* Exercise description: Every line in the data below has to be repeated exactly; no picture belongs in the result.

* Supplied information:
********

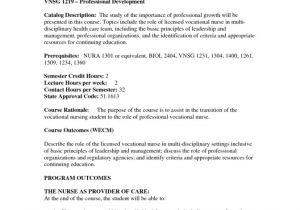 Sample Resume for Lpn New Grad New Grad Lpn Resume Best Resume Collection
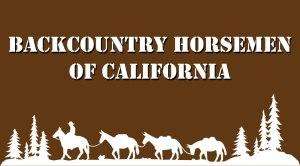 backcountry_horsemen_of_california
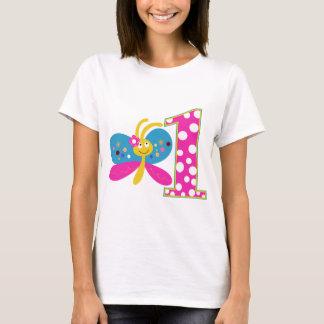 Flickaktigt första födelsedag för fjäril tröjor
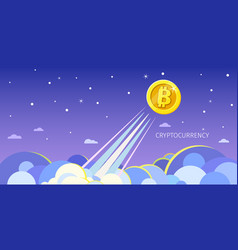 Concept crypto-currency vector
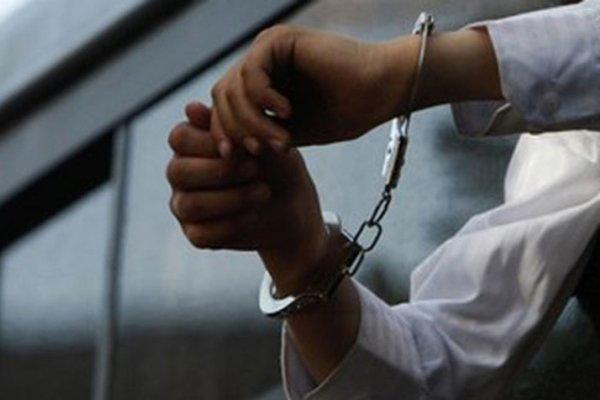 سارق تیباسوار در قم دستگیر شد/ اعتراف به ۳ فقره سرقت از منزل در قم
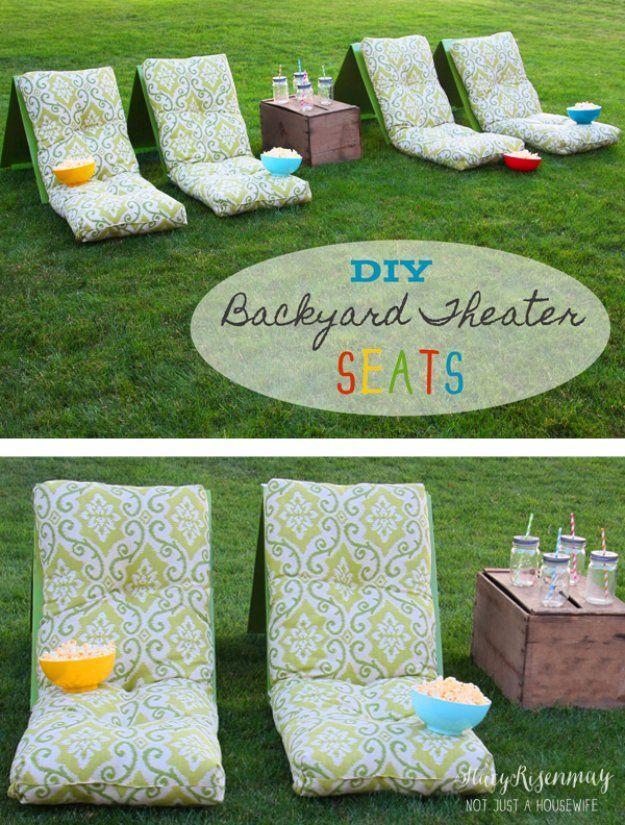 DIY Ideas to Get Your Backyard Ready for Summer - DIY Backyard Theater Seats - C...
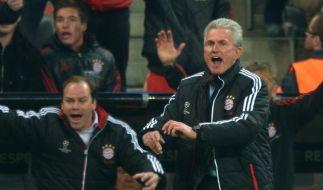Reaktionen zu Bayern München - Real Madrid (Foto)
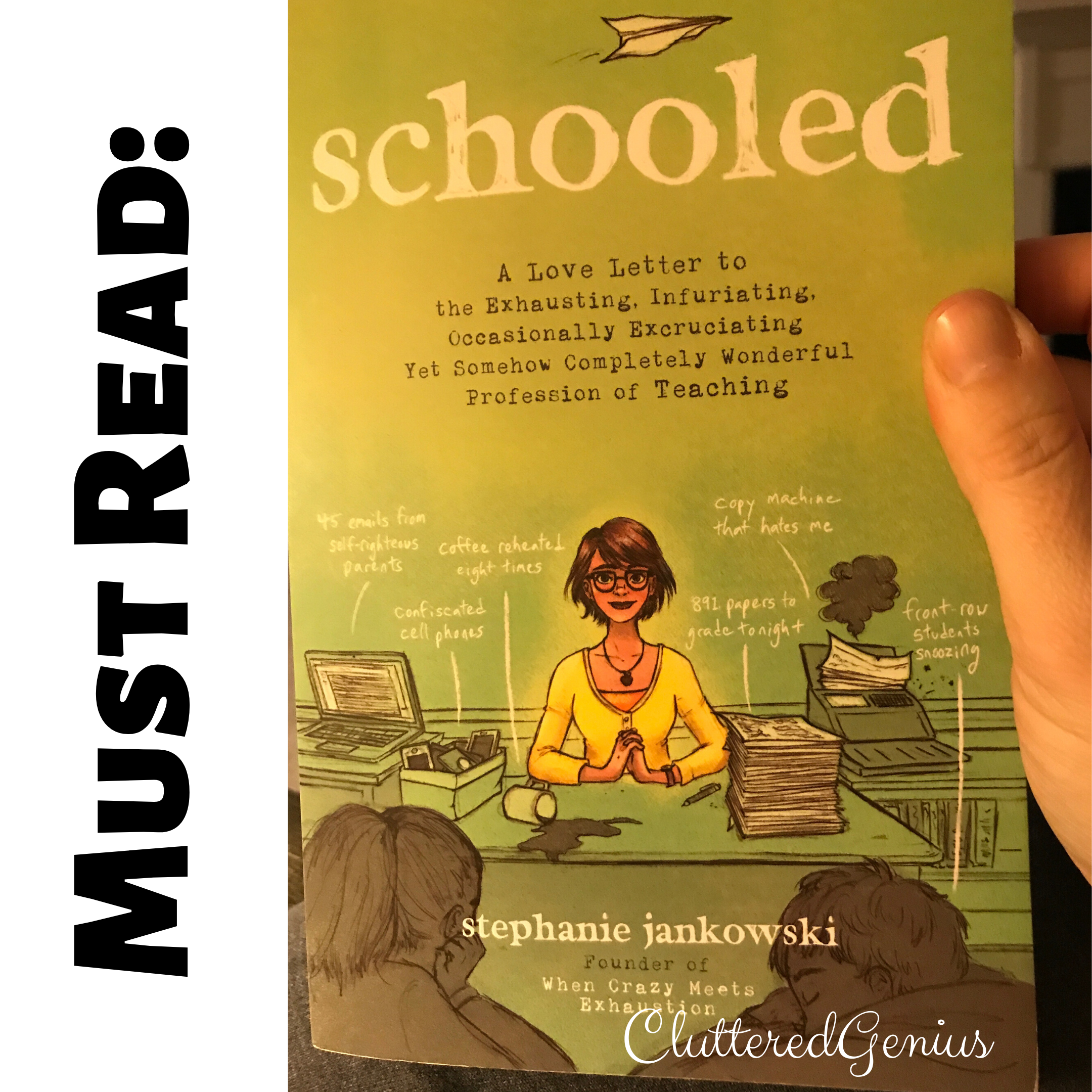 Must Read: Schooled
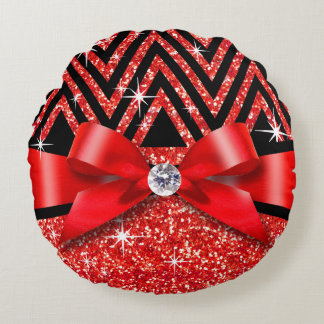 Glitter Chevron Bling Diamond Bow | red Round Pillow
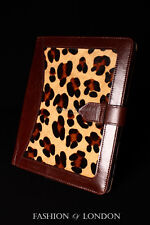 iPad 2 3 4 (Brown Fur Leopard Print) Real Leather Cover Case Stand Folio Tablet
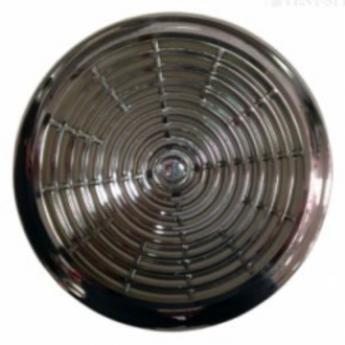 Круглая решетка хром D150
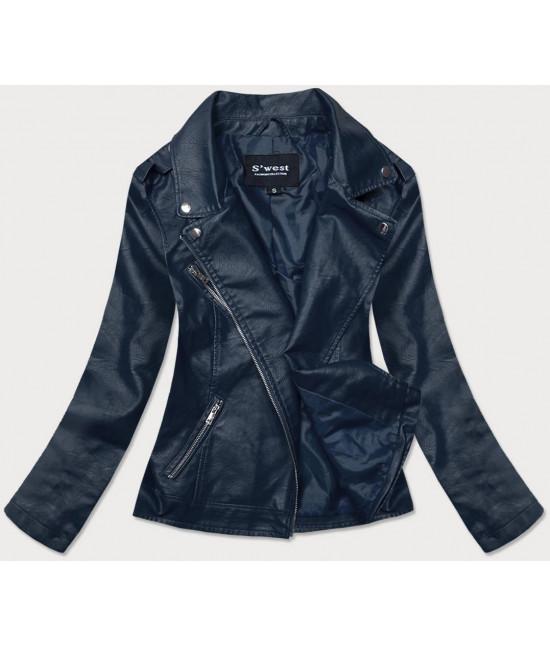 Dámska koženková bunda MODA0118 modrá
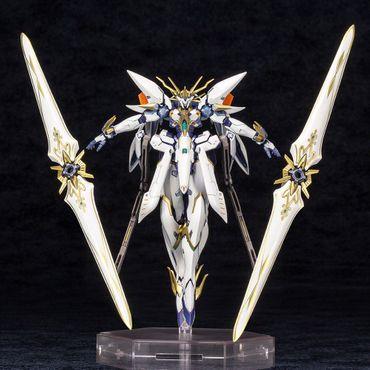 Xenoblade Chronicles 2 Modellbausatz: Siren – Bild 6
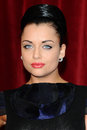 Shona McGarty Royalty Free Stock Photos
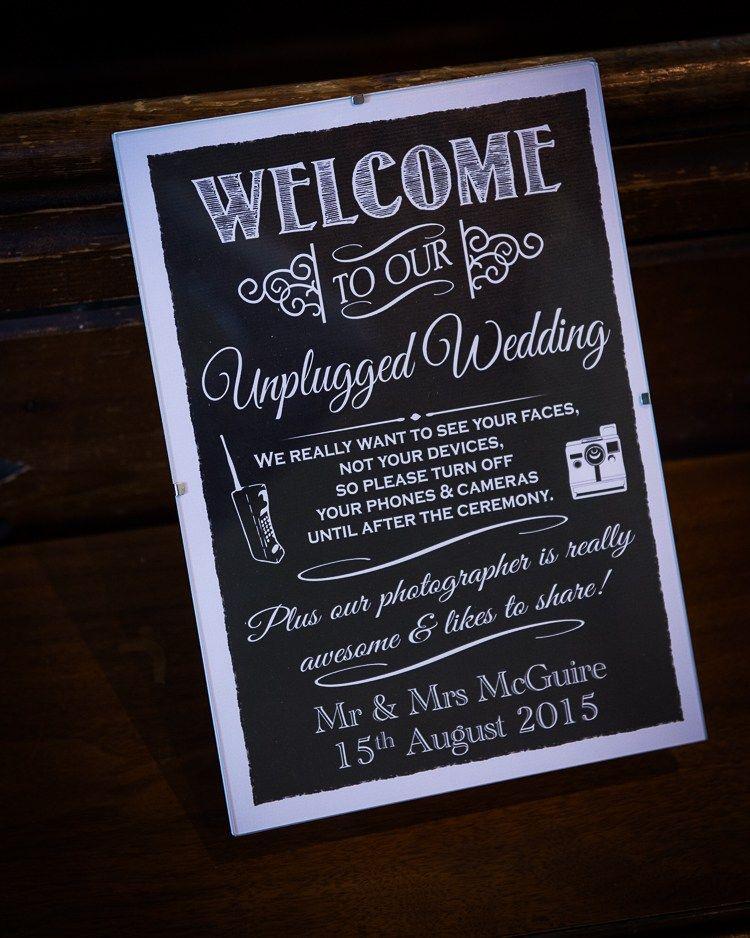 Un Plugged Sign Black Board Colourful Diy Village Fete Wedding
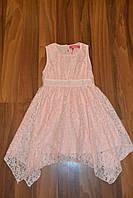 Нарядное гипюровое платье.Размеры 140-164 см,Фирма S&D.Венгрия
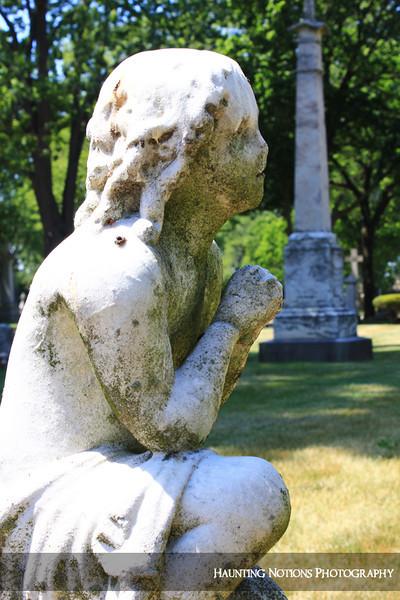 Melting, Melting (Mount Elliott Cemetery, Detroit MI)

********

* Response below:
 Sample Resume for Lpn New Grad New Grad Lpn Resume Best Resume Collection
 backcountry_horsemen_of_california
 Flickaktigt första födelsedag för fjäril tröjor
 Concept crypto-currency vector
 سارق تیباسوار در قم دستگیر شد/ اعتراف به ۳ فقره سرقت از منزل در قم
 DIY Ideas to Get Your Backyard Ready for Summer - DIY Backyard Theater Seats - C...
Reaktionen zu Bayern München - Real Madrid (Foto)
 Must Read: Schooled
 Glitter Chevron Bling Diamond Bow | red Round Pillow
 iPad 2 3 4 (Brown Fur Leopard Print) Real Leather Cover Case Stand Folio Tablet
 Круглая решетка хром D150
 Dámska koženková bunda MODA0118 modrá
 Xenoblade Chronicles 2 Modellbausatz: Siren – Bild 6
 Shona McGarty Royalty Free Stock Photos
 Un Plugged Sign Black Board Colourful Diy Village Fete Wedding
 Нарядное гипюровое платье.Размеры 140-164 см,Фирма S&D.Венгрия
 Melting, Melting (Mount Elliott Cemetery, Detroit MI)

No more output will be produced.